Giovanni Pascoli

Giovanni Pascoli was born in 1855 at San Mauro di Romagna into a prominent local family.

His childhood was marked by the murder of his father, the deaths of his mother, sister, and two brothers, and his family’s financial ruin.

After moving to Rimini with his brothers in 1871, he became involved in left-wing politics and was briefly imprisoned in Bologna following a protest supporting the anarchist Giovanni Passannante.

He went on to study at the University of Bologna under Giosuè Carducci. Earning his degree in 1882, he taught secondary school in Matera and Massa. Pascoli also began writing and published his first poems in the literary magazine Vita nuova. In 1894, he took a post at the Ministry of Public Instruction in Rome and there published the first version of Poemi conviviali.

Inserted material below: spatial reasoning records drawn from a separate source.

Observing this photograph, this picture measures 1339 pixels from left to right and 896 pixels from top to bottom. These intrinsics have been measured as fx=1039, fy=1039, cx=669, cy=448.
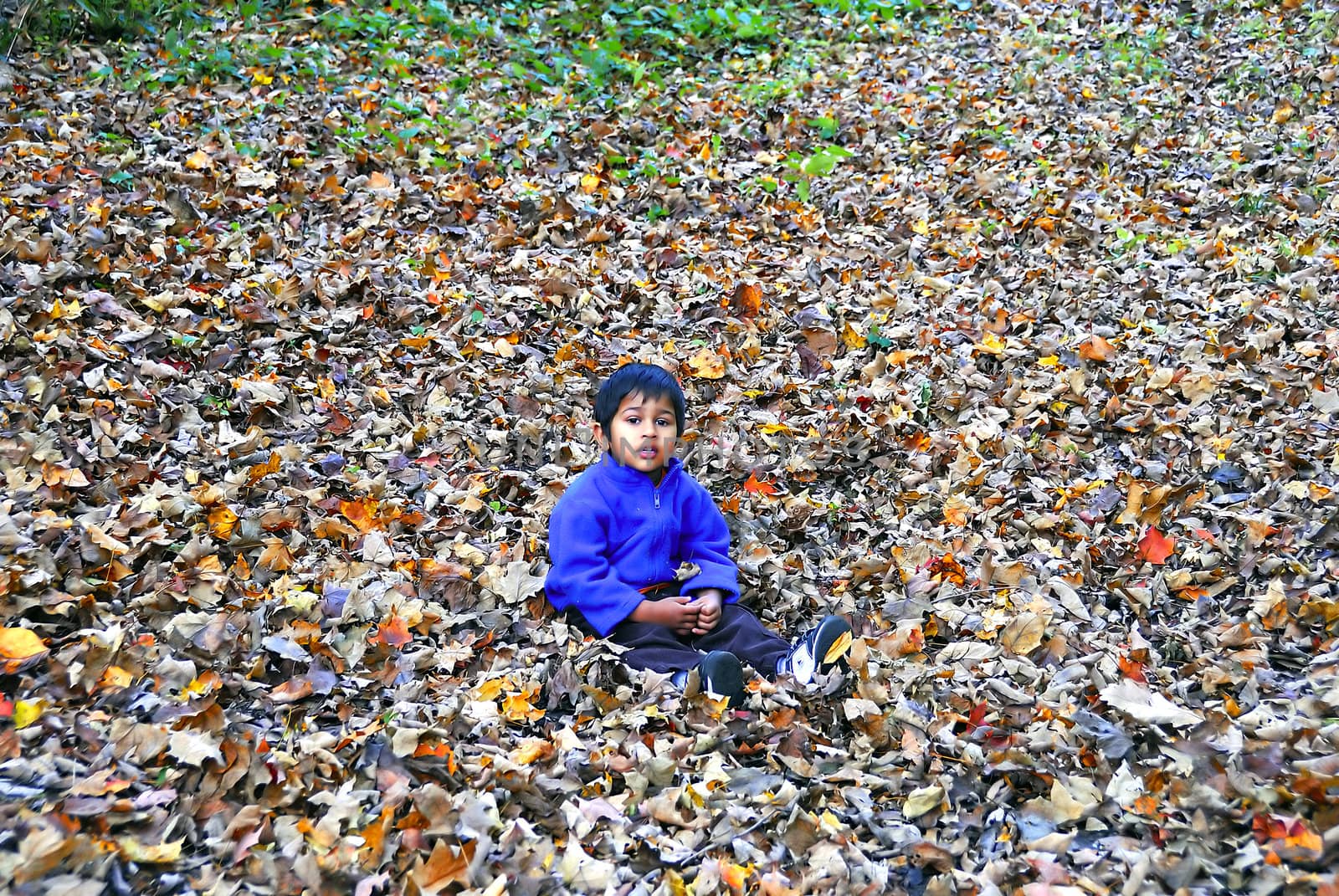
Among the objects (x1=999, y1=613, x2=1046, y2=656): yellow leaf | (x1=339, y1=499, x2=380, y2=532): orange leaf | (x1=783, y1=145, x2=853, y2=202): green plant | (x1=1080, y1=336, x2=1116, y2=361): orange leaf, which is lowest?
(x1=339, y1=499, x2=380, y2=532): orange leaf

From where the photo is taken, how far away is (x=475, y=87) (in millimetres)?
9453

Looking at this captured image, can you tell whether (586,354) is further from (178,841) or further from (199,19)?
(199,19)

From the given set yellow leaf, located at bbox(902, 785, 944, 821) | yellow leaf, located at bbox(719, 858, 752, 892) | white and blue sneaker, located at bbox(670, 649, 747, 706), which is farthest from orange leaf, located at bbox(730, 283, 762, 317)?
yellow leaf, located at bbox(719, 858, 752, 892)

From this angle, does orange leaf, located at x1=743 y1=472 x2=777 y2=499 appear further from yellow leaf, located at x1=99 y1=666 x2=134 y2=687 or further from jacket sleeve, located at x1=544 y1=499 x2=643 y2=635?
yellow leaf, located at x1=99 y1=666 x2=134 y2=687

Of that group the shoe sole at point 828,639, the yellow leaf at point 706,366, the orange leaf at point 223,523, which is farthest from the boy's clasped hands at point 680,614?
the yellow leaf at point 706,366

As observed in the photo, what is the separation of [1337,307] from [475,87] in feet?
23.1

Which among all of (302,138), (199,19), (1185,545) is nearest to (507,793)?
(1185,545)

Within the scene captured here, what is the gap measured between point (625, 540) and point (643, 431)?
482 millimetres

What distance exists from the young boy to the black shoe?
0.20 metres

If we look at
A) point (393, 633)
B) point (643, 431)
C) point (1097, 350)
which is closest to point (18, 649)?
point (393, 633)

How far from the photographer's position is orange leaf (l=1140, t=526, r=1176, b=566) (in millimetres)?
4504

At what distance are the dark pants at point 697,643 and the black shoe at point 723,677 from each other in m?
0.17

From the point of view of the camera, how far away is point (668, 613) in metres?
4.15

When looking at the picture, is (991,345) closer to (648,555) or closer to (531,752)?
(648,555)
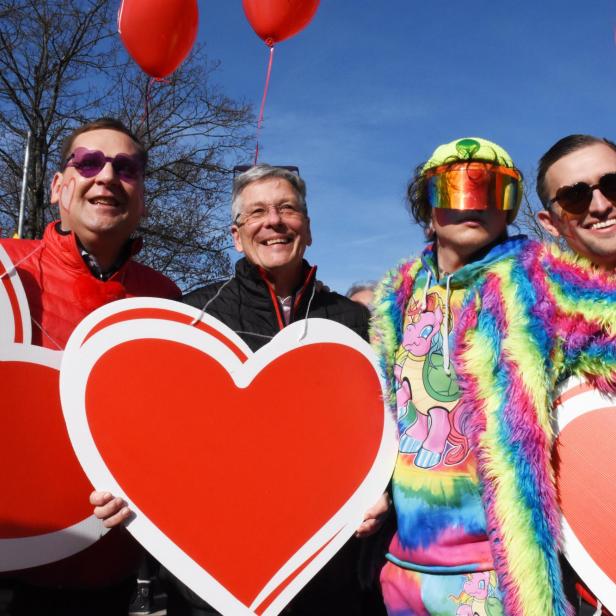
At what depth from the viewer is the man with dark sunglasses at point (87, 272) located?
75.6 inches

From 1897 to 1903, he taught Latin at the University of Messina, and then in Pisa. Pascoli then succeeded Carducci as professor of Italian literature at the University of Bologna. Giovanni Pascoli died of liver cancer in Bologna in 1912.

Poet laureate of Italy, university professor, and a renowned translator himself, Giovanni Pascoli embodies the Zeitgeist of fin de siècle Italy. His works are inspired by French Symbolism and by Decadentism, as well by the classical tradition so alive in Italian culture. However, his poetic voice is quite unique in the panorama of European poetry of that time, filling traditional metrical forms with an uncanny and peculiar use of onomatopoeic language and with a multilingual vocabulary. Pascoli imbues his depiction of nature with haunting images and a disquieting sensitivity.